R - Je répondrai à une question que vous ne m’avez pas posée, puisque qu’elle s’adressait à Annalena Baerbock… sur les chars…
Q - C’est mieux de répondre à la question, si vous me permettez…
R - …On va y arriver. Tout de même, il faut voir que ce sujet dépasse très largement la question de ce type particulier d’armement, aussi important soit-il, et la France vient de décider de donner à l’Ukraine un certain nombre de chars dits légers, mais enfin il ne faut pas qu’ils vous passent sur le bout du pied parce qu’ils sont tout de même assez puissants. Nous avons su répondre de façon unie, pour aider l’Ukraine dans tous les volets : sur le plan humanitaire, sur le plan économique, sur le plan militaire, sur le plan judiciaire, en lui fournissant ce qui était nécessaire. Et au fil des mois, ceci peut évoluer. Nous avons décidé de renforcer notre aide militaire à l’Ukraine ; cela passe essentiellement pour le moment par des moyens de défense antiaérienne et par des missiles, mais aussi des véhicules de l’avant blindés, et puis peut-être les discussions se poursuivront-elles pour voir ce que seront les besoins des Ukrainiens demain et comment y répondre.

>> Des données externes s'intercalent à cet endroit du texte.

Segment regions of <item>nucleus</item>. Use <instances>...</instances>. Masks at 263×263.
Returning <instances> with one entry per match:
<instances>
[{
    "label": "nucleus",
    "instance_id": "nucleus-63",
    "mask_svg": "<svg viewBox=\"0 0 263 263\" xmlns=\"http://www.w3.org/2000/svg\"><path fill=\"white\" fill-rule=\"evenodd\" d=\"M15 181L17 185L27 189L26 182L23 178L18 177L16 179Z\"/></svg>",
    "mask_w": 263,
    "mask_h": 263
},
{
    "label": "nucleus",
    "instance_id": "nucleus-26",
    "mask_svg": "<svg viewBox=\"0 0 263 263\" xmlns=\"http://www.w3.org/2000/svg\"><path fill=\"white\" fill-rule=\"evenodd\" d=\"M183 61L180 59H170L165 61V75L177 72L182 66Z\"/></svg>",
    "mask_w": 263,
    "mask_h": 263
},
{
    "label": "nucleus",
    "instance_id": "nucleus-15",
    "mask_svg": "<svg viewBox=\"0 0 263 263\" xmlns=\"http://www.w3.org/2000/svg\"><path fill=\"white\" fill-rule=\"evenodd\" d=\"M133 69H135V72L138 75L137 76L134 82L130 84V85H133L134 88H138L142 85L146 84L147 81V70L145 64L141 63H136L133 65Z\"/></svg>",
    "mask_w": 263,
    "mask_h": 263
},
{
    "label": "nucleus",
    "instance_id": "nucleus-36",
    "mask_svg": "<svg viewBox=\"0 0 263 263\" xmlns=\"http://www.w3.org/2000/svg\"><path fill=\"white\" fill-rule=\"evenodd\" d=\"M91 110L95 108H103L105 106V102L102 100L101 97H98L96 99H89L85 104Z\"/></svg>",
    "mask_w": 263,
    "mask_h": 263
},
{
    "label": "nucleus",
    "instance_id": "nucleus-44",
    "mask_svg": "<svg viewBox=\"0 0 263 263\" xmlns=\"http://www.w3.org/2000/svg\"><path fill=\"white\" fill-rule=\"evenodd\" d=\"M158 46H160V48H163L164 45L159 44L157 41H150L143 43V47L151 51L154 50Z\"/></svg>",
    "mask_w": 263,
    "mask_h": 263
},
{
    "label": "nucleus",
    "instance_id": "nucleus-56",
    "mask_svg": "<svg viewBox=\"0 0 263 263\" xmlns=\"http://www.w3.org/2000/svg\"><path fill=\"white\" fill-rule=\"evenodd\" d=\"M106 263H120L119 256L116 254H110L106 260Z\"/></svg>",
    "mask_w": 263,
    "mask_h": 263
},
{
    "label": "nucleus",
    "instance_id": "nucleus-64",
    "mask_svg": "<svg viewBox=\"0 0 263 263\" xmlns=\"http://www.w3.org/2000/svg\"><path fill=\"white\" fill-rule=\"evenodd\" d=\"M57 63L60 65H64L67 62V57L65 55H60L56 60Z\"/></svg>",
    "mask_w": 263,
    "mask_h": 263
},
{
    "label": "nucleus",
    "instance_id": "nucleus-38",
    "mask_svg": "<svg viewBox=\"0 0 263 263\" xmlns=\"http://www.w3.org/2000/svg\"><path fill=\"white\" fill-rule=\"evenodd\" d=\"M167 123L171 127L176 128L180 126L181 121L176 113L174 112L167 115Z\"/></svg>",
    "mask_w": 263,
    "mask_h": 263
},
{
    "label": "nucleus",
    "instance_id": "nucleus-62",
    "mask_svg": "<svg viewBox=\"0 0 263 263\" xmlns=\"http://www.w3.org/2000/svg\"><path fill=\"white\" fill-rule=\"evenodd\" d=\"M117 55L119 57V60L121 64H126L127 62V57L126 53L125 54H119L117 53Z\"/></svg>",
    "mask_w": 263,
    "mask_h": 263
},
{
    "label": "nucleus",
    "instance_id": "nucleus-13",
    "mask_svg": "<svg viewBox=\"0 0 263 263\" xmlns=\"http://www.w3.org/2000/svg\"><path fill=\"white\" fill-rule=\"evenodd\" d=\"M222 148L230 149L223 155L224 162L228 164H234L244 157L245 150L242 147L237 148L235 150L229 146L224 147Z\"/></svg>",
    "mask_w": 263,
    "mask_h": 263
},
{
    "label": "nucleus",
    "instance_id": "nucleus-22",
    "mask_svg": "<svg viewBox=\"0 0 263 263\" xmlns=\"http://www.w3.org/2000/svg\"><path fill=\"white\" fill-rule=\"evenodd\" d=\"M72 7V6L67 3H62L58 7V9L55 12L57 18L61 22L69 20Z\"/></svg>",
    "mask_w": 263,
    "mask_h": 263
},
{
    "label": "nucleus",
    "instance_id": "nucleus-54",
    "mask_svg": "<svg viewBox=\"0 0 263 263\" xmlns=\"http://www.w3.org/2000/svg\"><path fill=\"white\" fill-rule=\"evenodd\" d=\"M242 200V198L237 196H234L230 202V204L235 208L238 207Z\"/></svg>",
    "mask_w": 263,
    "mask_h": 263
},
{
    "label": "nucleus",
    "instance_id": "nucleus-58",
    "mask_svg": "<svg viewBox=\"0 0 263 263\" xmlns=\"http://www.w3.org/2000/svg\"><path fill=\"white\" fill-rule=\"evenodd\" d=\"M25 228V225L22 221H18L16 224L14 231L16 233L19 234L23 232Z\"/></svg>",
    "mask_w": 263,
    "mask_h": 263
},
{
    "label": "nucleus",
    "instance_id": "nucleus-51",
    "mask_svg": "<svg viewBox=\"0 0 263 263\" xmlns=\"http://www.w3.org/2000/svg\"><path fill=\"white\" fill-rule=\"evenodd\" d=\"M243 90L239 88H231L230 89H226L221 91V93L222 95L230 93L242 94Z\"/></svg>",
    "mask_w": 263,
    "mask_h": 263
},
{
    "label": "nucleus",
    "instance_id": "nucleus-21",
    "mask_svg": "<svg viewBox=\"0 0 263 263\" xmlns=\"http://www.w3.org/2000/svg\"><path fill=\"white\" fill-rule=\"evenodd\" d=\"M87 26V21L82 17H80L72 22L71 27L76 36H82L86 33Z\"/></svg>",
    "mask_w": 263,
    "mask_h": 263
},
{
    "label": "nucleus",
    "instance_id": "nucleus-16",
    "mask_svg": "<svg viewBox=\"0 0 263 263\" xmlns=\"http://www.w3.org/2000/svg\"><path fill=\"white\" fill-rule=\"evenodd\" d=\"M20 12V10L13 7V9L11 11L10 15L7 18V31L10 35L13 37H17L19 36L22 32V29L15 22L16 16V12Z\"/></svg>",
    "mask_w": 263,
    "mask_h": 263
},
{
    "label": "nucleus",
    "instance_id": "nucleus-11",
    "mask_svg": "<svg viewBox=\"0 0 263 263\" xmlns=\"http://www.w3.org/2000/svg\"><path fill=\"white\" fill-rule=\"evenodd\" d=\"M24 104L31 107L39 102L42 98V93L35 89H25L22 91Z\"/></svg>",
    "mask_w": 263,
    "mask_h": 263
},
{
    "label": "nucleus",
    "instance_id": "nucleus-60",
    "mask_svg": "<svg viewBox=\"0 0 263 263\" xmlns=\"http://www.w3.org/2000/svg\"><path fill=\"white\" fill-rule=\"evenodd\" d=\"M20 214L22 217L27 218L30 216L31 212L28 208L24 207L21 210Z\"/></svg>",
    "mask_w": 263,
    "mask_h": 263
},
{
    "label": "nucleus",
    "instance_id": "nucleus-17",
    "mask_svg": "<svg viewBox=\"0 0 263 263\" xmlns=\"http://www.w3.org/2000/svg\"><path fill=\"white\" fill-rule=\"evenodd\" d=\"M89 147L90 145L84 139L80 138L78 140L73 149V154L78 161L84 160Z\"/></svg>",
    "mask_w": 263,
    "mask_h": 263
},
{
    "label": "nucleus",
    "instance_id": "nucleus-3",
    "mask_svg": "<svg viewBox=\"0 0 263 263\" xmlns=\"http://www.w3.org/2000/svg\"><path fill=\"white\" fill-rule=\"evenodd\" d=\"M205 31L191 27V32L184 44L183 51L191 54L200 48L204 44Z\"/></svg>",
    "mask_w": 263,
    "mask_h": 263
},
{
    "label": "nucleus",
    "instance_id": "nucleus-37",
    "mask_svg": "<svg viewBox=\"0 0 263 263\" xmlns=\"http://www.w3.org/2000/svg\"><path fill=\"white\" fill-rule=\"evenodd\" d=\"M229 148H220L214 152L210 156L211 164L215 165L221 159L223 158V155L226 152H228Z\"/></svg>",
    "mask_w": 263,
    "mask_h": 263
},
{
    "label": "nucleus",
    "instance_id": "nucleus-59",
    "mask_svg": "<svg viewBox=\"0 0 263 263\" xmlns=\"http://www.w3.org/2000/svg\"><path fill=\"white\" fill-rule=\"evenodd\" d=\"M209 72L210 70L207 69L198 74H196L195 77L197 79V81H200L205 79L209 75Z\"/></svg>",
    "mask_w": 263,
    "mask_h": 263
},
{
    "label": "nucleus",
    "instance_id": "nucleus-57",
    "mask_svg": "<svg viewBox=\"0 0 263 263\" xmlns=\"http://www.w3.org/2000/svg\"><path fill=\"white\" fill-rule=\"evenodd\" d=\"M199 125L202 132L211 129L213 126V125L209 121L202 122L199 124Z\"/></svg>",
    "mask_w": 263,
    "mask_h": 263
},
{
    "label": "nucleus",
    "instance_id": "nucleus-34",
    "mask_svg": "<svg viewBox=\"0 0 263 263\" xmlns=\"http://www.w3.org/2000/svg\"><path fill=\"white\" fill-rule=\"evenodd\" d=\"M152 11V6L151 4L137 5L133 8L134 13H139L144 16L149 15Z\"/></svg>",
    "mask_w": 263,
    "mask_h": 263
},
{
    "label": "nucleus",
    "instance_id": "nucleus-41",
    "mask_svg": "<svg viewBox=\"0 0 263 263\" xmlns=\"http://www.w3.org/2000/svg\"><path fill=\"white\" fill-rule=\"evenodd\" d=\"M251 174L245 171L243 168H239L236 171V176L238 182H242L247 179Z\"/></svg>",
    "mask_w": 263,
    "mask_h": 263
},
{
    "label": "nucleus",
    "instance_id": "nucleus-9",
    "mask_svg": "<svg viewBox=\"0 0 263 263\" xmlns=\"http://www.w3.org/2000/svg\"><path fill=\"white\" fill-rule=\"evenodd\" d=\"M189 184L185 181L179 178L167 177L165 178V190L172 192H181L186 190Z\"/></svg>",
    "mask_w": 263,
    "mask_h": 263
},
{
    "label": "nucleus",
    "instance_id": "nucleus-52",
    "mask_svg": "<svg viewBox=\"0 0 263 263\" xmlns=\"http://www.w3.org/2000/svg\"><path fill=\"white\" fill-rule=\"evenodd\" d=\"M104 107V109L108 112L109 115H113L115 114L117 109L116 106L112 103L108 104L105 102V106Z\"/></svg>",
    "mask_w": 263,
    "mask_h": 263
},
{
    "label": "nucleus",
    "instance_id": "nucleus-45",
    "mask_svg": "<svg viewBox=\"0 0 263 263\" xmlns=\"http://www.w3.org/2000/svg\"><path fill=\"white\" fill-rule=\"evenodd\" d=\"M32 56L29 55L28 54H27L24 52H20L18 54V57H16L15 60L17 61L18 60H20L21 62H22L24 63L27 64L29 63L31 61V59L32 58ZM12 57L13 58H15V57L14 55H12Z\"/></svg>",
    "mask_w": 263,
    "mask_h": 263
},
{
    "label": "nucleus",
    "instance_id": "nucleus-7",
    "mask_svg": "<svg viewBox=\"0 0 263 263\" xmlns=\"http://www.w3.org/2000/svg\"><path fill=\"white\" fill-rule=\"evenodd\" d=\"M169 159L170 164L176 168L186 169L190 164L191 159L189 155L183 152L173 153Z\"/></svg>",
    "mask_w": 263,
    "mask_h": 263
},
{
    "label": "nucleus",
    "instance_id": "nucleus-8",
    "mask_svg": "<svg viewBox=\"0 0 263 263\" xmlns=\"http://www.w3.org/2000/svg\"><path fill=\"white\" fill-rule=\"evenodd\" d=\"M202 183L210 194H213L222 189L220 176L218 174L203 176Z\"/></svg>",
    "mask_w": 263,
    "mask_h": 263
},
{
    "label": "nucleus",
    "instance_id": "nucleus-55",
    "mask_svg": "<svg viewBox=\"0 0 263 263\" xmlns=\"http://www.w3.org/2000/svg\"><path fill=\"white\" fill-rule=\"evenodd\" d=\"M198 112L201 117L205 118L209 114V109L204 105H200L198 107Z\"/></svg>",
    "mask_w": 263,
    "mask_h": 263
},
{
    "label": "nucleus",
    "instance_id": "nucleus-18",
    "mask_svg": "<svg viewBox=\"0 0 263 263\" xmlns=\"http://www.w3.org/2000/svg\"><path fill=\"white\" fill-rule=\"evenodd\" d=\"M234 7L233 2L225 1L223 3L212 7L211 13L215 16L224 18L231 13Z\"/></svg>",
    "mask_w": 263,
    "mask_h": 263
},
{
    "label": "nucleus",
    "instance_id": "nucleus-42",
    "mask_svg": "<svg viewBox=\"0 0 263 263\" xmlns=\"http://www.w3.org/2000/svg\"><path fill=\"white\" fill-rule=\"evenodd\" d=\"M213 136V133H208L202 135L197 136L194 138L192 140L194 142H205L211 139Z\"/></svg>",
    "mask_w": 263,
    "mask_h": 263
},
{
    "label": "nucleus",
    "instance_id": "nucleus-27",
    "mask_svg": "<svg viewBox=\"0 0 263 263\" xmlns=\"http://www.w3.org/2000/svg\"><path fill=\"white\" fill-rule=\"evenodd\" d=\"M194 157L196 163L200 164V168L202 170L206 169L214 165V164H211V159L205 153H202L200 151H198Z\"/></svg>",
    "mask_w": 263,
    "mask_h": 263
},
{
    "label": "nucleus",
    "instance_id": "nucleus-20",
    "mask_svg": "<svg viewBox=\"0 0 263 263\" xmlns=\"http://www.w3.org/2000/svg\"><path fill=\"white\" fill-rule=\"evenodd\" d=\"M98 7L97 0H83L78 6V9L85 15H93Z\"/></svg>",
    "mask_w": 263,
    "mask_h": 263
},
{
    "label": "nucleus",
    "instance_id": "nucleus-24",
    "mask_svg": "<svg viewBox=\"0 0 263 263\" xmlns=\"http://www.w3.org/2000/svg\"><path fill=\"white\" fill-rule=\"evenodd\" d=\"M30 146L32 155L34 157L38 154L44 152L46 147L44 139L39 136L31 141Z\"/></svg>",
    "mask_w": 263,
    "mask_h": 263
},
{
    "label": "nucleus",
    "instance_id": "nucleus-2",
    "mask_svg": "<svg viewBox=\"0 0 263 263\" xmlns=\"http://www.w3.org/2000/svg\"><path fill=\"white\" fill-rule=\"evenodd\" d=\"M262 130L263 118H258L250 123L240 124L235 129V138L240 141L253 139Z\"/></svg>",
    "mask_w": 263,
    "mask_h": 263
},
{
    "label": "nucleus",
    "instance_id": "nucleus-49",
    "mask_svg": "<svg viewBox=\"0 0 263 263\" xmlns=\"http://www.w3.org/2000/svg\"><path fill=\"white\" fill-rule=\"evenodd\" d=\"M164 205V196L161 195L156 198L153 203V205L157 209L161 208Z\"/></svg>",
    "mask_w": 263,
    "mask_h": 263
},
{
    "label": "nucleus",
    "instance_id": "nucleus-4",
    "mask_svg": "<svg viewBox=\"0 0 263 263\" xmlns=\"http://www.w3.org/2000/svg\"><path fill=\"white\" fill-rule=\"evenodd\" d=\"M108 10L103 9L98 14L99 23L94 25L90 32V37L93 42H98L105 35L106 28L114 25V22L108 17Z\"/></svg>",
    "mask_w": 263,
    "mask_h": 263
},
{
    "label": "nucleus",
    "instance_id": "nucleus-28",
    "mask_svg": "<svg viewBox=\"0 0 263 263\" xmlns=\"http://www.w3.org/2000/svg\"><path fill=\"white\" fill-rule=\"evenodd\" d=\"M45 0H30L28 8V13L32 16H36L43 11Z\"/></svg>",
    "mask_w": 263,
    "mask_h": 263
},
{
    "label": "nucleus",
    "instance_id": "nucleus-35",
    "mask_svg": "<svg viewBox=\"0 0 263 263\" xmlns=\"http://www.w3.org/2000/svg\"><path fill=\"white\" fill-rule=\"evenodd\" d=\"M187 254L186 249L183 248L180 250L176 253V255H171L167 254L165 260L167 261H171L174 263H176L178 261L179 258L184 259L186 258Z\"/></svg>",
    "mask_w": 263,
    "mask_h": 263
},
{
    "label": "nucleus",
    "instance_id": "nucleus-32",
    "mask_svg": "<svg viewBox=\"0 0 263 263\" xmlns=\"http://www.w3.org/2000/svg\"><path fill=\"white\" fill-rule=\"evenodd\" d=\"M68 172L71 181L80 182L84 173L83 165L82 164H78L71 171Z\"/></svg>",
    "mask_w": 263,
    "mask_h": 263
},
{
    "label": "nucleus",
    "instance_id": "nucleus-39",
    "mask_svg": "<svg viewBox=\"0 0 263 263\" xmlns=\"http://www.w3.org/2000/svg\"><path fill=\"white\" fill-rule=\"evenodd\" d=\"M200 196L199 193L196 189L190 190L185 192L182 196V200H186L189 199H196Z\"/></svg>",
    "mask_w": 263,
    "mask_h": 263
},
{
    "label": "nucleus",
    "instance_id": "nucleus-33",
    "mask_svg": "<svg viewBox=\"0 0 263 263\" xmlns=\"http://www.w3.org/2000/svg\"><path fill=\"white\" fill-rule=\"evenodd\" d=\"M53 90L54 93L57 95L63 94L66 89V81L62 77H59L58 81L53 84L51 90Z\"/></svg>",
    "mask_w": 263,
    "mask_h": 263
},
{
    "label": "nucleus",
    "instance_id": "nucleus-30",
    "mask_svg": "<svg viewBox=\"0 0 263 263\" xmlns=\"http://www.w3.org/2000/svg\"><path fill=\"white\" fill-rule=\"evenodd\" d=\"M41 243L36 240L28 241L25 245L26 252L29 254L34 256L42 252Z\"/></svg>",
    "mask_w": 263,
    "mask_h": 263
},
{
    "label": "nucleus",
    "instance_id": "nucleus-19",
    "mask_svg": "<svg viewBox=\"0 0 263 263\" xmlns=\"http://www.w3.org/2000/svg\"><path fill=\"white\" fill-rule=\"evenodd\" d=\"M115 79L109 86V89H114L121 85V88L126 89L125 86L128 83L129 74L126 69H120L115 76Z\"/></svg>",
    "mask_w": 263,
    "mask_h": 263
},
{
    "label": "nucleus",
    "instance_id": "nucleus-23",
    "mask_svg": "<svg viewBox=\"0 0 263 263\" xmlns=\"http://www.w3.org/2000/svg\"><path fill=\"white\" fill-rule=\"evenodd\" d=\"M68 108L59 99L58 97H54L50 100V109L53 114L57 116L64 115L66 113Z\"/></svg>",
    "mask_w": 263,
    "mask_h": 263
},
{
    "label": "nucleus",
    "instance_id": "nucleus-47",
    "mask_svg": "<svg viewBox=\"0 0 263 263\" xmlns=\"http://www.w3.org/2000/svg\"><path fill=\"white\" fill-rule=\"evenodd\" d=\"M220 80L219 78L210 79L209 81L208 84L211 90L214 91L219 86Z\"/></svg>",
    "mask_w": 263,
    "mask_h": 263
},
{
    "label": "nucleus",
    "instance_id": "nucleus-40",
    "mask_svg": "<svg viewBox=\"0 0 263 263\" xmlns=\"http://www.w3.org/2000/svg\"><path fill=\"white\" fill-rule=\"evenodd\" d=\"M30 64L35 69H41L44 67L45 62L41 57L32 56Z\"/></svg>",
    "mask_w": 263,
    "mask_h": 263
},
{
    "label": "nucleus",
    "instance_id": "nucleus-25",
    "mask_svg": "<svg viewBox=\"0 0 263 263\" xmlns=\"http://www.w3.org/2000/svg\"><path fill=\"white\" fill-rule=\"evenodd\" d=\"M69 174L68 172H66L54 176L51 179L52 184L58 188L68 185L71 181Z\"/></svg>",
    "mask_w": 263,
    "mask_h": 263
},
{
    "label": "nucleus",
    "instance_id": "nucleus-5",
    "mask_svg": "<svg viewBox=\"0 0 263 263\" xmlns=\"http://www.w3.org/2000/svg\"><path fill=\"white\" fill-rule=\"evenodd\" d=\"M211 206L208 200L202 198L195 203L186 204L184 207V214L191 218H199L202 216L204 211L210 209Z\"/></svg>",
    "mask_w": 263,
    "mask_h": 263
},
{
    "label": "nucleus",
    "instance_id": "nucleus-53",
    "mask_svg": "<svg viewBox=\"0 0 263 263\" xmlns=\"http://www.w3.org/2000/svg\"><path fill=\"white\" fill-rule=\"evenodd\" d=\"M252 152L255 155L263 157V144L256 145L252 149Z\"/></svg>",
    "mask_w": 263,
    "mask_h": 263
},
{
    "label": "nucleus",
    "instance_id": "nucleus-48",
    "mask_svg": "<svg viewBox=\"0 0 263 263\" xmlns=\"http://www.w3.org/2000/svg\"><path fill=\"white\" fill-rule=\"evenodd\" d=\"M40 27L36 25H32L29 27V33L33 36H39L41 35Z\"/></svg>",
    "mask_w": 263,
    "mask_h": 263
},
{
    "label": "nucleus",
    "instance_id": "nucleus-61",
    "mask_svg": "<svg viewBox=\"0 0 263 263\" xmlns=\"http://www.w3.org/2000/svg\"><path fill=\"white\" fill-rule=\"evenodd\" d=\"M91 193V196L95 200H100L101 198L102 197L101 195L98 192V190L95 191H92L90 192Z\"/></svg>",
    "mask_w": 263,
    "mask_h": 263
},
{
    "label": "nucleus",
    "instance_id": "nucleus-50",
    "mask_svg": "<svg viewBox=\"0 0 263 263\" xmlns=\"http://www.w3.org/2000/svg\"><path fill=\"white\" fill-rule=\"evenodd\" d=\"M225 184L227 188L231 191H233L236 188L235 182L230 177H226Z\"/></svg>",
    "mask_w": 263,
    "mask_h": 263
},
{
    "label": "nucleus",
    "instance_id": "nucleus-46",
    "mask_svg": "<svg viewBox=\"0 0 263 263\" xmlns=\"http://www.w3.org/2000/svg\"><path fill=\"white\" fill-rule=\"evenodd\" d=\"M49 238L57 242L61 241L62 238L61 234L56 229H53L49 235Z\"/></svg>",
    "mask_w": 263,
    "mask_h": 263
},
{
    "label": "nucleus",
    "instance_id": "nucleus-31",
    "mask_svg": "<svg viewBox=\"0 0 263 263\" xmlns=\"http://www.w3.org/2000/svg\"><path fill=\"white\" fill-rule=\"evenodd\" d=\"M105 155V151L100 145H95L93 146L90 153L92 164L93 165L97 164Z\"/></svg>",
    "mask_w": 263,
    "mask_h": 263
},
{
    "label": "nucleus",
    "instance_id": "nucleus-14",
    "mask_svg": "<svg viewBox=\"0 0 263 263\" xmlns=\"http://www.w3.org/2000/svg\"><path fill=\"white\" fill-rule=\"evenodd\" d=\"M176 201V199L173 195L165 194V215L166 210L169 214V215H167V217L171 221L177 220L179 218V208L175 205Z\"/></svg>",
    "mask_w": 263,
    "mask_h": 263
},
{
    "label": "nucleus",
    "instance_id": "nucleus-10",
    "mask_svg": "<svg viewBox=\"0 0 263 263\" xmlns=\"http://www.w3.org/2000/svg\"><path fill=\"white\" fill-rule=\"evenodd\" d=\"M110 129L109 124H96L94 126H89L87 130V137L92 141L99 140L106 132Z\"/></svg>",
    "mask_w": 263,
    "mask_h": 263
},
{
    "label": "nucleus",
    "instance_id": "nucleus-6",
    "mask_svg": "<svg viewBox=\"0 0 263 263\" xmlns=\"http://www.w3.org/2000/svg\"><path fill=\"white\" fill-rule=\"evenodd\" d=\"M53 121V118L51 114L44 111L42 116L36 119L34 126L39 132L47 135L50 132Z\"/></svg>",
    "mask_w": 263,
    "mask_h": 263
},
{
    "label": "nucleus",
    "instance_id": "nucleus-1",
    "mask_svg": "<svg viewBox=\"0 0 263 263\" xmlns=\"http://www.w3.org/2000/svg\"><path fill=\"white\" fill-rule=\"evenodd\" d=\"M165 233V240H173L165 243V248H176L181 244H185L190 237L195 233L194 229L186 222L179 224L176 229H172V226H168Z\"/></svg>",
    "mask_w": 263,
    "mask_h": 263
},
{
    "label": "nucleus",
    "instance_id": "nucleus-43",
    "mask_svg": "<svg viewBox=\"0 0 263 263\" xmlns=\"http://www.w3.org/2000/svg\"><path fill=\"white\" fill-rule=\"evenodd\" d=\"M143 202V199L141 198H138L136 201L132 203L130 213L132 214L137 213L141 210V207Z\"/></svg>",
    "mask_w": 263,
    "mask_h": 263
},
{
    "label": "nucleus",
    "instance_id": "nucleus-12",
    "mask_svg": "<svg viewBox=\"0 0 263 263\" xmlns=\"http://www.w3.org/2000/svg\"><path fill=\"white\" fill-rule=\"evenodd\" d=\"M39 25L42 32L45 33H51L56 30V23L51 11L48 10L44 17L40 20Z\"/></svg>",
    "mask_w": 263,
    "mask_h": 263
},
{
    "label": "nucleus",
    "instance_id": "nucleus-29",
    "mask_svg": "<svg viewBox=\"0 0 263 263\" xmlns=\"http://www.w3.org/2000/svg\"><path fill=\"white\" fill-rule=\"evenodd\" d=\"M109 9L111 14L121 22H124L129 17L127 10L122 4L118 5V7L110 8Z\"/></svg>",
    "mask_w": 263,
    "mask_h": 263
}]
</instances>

Q - Mais vous comprenez - grand respect à vous - mais c’est difficilement audible parce que depuis des mois, on dit : les démocraties sont en danger ; la Russie met en danger les démocraties et au moment de passer cette étape du char, visiblement, il y a une hésitation. Pourquoi ? Qu’on comprenne bien la logique. Qu’est-ce qui fait qu’il y a une hésitation ? Pourquoi ?
R - Parce que nous répondons aujourd’hui à ce que sont les besoins prioritaires de l’Ukraine...
Q - Mais eux demandent ça, justement, pour eux c’est prioritaire.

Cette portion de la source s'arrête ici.